One starts to wonder, what isn’t Siri when it comes to user interface and interaction? And also wondering where Siri begins and ends in terms of software execution and data access. This year is already touted as the year for agentic AI—what could be more agentic than AI-infused Siri?

  • For me, the biggest smoking gun is that late last year Apple announced that Siri will be powered by Apple’s LLM (https://superchargednews.com/2024/11/21/llm-siri-to-launch-by-spring-2026/ ). First off powering Siri with Apple’s LLM already sets off some alarm bells. The timing of this forced optingin to Siri Learning seems quite aligned with the development timeline of an LLM said to be launching in late 2025/2026. “The new Siri will be powered by Apple’s advanced Large Language Models (LLM), which will make the digital assistant more conversational and ChatGPT-like.” I can’t really imagine a world where Apple wouldn’t train their LLM off their current customer base.
  • Siri Architecture: Because I love architecture and because I can remember when Siri was a baby 3rd party app, I wanted to go back and take a brief look at its evolving architecture. As of 2017, the Siri architecture was a poster child of typical app client-server architecture and the reliance on the server is clear (Figure 2), with even the trigger words audio being sent to the server.
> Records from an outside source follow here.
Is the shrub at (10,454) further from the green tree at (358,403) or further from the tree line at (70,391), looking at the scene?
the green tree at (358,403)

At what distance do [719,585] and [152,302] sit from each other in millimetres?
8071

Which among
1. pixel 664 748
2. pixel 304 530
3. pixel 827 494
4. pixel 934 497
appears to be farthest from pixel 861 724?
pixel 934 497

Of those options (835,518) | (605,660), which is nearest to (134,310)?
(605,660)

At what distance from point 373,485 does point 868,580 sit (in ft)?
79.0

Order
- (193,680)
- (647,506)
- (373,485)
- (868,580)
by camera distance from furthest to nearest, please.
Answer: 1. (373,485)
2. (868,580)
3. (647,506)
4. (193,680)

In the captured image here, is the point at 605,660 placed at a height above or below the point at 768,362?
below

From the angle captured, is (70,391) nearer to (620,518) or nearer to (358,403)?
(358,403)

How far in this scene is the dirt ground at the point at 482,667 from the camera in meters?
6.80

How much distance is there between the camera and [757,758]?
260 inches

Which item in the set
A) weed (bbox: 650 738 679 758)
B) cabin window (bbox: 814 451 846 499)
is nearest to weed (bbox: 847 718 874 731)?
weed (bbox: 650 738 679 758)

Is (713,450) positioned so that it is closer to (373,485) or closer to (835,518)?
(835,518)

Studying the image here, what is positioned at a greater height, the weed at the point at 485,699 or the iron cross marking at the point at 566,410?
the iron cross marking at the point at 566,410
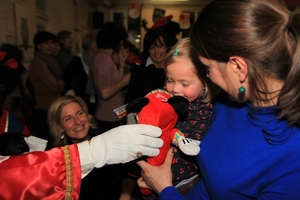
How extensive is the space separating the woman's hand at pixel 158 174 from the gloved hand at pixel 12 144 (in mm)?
702

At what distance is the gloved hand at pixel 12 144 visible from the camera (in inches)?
52.4

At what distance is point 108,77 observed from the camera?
7.88 feet

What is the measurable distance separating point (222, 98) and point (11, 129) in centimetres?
135

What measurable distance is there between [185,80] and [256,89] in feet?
1.65

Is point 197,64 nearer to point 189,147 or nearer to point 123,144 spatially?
point 189,147

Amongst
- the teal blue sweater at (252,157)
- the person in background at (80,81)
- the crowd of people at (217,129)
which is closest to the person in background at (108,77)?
the person in background at (80,81)

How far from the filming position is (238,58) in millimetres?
756

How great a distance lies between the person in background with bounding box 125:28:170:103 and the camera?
208cm

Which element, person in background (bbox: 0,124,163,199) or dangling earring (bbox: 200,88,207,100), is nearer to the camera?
person in background (bbox: 0,124,163,199)

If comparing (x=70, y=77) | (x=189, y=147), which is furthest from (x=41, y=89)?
(x=189, y=147)

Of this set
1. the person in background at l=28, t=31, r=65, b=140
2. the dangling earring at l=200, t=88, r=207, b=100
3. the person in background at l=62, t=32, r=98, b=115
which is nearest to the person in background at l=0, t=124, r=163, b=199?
the dangling earring at l=200, t=88, r=207, b=100

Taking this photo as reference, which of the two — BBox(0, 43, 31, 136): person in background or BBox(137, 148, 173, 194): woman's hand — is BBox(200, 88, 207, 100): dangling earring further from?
BBox(0, 43, 31, 136): person in background

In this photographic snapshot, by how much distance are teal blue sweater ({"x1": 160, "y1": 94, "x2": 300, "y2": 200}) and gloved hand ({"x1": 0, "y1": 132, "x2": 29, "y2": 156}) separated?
1.00m

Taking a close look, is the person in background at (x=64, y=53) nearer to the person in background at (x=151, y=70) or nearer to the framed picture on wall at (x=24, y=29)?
the framed picture on wall at (x=24, y=29)
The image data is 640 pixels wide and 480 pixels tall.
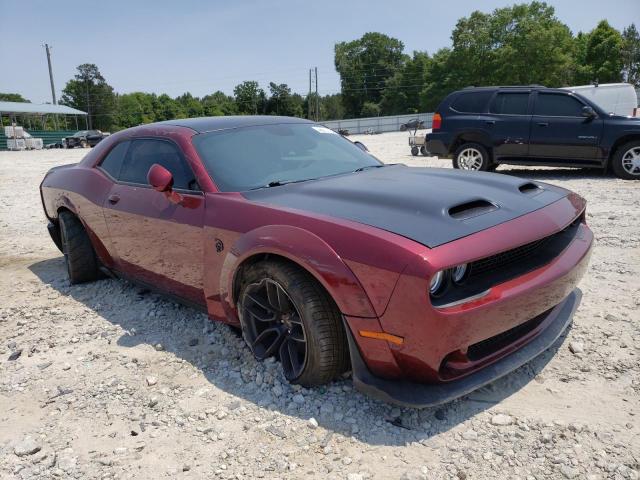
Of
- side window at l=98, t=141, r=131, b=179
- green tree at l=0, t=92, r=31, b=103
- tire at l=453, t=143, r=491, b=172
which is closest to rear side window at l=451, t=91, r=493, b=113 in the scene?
tire at l=453, t=143, r=491, b=172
2017 is, of course, ancient times in developer years and Apple has been relatively transparent about how they’ve been rearchitecting Siri to [at least] keep the trigger word detection on the device (https://machinelearning.apple.com/research/voice-trigger).

  • The last thing I want to mention is that Apple has been preternaturally silent about this whole thing. I find that remarkably off-brand. Unless Siri and Apple AI are inextricably interwoven and this was actually a training set creation exercise, in which case, probably best to keep silent.

Is Apple training their LLM via the forced Siri Learning opt-in? Maybe. Will be good to hear from them on this. And while we’re at it, I’d love a new “revamped” Siri and Apple LLM architecture diagram/document, with greater transparency and detailed information on the functionality distribution and data sharing between the device and back-end servers and services. Please and thank you.